Raw records:
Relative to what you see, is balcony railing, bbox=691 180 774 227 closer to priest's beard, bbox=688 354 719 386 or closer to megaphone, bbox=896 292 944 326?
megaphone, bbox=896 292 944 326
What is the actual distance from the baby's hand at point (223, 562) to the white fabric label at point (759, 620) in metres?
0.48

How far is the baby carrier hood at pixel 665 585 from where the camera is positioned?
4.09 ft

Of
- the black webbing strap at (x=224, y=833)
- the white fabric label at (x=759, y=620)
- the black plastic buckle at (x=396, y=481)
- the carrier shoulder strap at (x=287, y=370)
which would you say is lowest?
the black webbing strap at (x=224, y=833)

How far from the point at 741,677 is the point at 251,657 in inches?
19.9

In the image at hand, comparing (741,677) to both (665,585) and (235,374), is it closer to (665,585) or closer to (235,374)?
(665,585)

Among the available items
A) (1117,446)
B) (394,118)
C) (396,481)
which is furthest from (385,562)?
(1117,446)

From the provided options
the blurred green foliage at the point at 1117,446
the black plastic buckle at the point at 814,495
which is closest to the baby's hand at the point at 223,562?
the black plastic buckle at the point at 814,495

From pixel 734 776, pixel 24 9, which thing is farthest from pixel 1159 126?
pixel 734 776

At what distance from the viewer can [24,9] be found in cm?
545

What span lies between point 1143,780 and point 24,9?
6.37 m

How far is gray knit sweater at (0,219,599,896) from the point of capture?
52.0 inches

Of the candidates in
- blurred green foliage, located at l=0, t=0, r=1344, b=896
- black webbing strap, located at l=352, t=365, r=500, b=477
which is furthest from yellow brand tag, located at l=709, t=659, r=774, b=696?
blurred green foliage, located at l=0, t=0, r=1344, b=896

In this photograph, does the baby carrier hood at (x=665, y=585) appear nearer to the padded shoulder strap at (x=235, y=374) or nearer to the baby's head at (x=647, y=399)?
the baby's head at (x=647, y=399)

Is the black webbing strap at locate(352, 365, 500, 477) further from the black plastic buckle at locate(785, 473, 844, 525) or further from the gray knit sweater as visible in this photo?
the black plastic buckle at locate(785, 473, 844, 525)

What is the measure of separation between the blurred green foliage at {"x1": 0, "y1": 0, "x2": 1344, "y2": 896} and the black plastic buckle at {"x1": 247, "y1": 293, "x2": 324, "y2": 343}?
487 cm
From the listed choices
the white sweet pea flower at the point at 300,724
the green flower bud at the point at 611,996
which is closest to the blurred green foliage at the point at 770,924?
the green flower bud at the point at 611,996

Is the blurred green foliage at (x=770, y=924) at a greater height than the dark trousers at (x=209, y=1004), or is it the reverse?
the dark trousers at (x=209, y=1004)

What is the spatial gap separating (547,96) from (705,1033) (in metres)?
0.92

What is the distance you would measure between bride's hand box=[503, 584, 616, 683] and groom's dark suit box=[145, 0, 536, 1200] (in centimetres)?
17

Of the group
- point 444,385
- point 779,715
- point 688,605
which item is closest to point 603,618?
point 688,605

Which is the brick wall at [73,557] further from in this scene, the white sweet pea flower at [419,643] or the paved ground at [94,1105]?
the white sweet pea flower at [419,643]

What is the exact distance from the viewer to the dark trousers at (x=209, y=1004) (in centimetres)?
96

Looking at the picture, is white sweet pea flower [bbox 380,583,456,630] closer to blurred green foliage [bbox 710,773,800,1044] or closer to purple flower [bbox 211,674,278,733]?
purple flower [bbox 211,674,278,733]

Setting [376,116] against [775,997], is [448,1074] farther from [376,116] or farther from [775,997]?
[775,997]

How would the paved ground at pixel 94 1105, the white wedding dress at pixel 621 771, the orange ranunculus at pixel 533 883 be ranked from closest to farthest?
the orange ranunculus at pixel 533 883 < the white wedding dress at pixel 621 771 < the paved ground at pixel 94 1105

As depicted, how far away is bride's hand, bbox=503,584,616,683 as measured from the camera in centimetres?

Short task:
Your task is to output all of the data above word for word.

The result:
Relative to what you see, is balcony railing, bbox=691 180 774 227 closer to priest's beard, bbox=688 354 719 386 or closer to megaphone, bbox=896 292 944 326?
megaphone, bbox=896 292 944 326
What is the actual distance from the baby's hand at point (223, 562) to the white fabric label at point (759, 620) in metres?
0.48

How far is the baby carrier hood at pixel 665 585 from where the camera is positioned?
4.09 ft

Of
- the black webbing strap at (x=224, y=833)
- the white fabric label at (x=759, y=620)
- the black plastic buckle at (x=396, y=481)
- the carrier shoulder strap at (x=287, y=370)
which would you say is lowest?
the black webbing strap at (x=224, y=833)

How far from the point at 741,677 is the point at 251,657 in inches?
19.9

In the image at hand, comparing (741,677) to both (665,585) and (235,374), is it closer to (665,585) or closer to (235,374)?
(665,585)

Among the available items
A) (1117,446)
B) (394,118)
C) (396,481)
which is furthest from (385,562)?
(1117,446)

From the provided options
the blurred green foliage at the point at 1117,446
the black plastic buckle at the point at 814,495
which is closest to the baby's hand at the point at 223,562?
the black plastic buckle at the point at 814,495

From pixel 734 776, pixel 24 9, which thing is farthest from pixel 1159 126?
pixel 734 776

At what distance from the viewer can [24,9] be found in cm?
545

What span lies between point 1143,780 and point 24,9?
6.37 m

How far is gray knit sweater at (0,219,599,896) from the point of capture?
52.0 inches

Of the candidates in
- blurred green foliage, located at l=0, t=0, r=1344, b=896
- black webbing strap, located at l=352, t=365, r=500, b=477
which is furthest from yellow brand tag, located at l=709, t=659, r=774, b=696?
blurred green foliage, located at l=0, t=0, r=1344, b=896

In this photograph, does the baby carrier hood at (x=665, y=585) appear nearer to the padded shoulder strap at (x=235, y=374) or nearer to the baby's head at (x=647, y=399)?
the baby's head at (x=647, y=399)

Is the black webbing strap at locate(352, 365, 500, 477) further from the black plastic buckle at locate(785, 473, 844, 525) or further from the gray knit sweater as visible in this photo?
the black plastic buckle at locate(785, 473, 844, 525)

What is the measure of separation between the blurred green foliage at {"x1": 0, "y1": 0, "x2": 1344, "y2": 896} and the black plastic buckle at {"x1": 247, "y1": 293, "x2": 324, "y2": 343}?
487 cm
From the listed choices
the white sweet pea flower at the point at 300,724
the green flower bud at the point at 611,996
which is closest to the blurred green foliage at the point at 770,924?
the green flower bud at the point at 611,996

Is the blurred green foliage at (x=770, y=924) at a greater height than the dark trousers at (x=209, y=1004), or is it the reverse?
the dark trousers at (x=209, y=1004)

What is the spatial gap separating (547,96) from (705,1033) (in metres)?
0.92

What is the distance you would measure between bride's hand box=[503, 584, 616, 683] and groom's dark suit box=[145, 0, 536, 1200] (in centimetres)?
17

Of the group
- point 444,385
- point 779,715
- point 688,605
which item is closest to point 603,618?
point 688,605

Which is the brick wall at [73,557] further from in this scene, the white sweet pea flower at [419,643] or the paved ground at [94,1105]?
the white sweet pea flower at [419,643]

What is the exact distance from the viewer to the dark trousers at (x=209, y=1004) (in centimetres)?
96

Looking at the picture, is white sweet pea flower [bbox 380,583,456,630] closer to blurred green foliage [bbox 710,773,800,1044] or closer to purple flower [bbox 211,674,278,733]?
purple flower [bbox 211,674,278,733]

Setting [376,116] against [775,997], is [448,1074] farther from [376,116] or farther from [775,997]?
[775,997]

How would the paved ground at pixel 94 1105, the white wedding dress at pixel 621 771, the orange ranunculus at pixel 533 883 be ranked from closest to farthest?
the orange ranunculus at pixel 533 883 < the white wedding dress at pixel 621 771 < the paved ground at pixel 94 1105

As depicted, how far away is bride's hand, bbox=503,584,616,683 as measured from the camera in centimetres?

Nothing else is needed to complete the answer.